Disrupting tumor homeostasis with an autoamplificatory nanoinducer to augment pyroptosis for efficient immunotherapy.

Abnormal tumor homeostasis is crucial in maintaining tumor cell survival and growth. Thus, developing effective antitumor strategies that can simultaneously disrupt multiple intracellular homeostatic mechanisms may be more effective and less laborious. Herein, an autoamplificatory nanoinducer (CLRN) composed of photosensitizer Ce6, glucose metabolism inhibitor lonidamine and methyltransferase inhibitor RG108 is designed and constructed to enhance pyroptosis and upregulate immunosurveillance by disrupting intracellular redox and metabolic homeostasis. CLRN reduces oxygen consumption by disrupting glucose metabolic homeostasis in hypoxic environments, leading to a massive generation of reactive oxygen species that further disrupt intracellular redox homeostasis.

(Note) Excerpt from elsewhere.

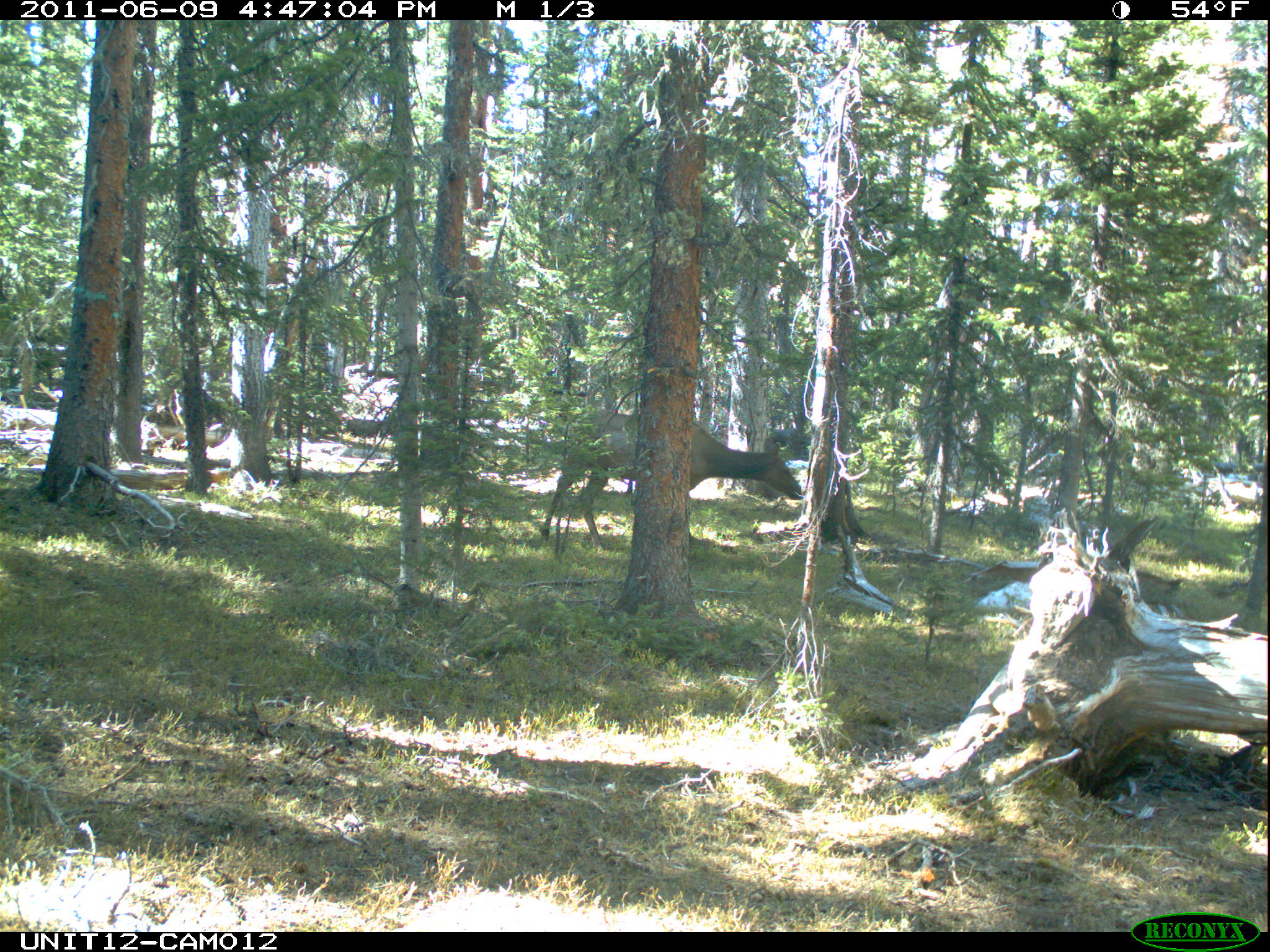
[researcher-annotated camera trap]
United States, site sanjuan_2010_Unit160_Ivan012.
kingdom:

Additionally, CLRN inhibits DNA methylation to upregulate gasdermin E (GSDME) expression, which cooperates with the amplified oxidative stress to activate the Caspase-3/GSDME pathway and activate immunogenic pyroptosis. As tumor cells undergo immunogenic pyroptosis, they release various damage-associated molecular patterns and pro-inflammatory cytokines, which promote immune cell infiltration. Furthermore, CLRN reduces lactic acid production by disrupting glucose metabolic homeostasis, thereby reversing the immunosuppressive tumor microenvironment and synergistically eliciting a robust immune response. Ultimately, the developed autoamplificatory nanoinducer effectively suppresses the growth of primary and distant tumors. This facile and feasible design of versatile carrier-free nanoinducer provides an effective approach to trigger immunogenic pyroptosis and enhance antitumor immunotherapy.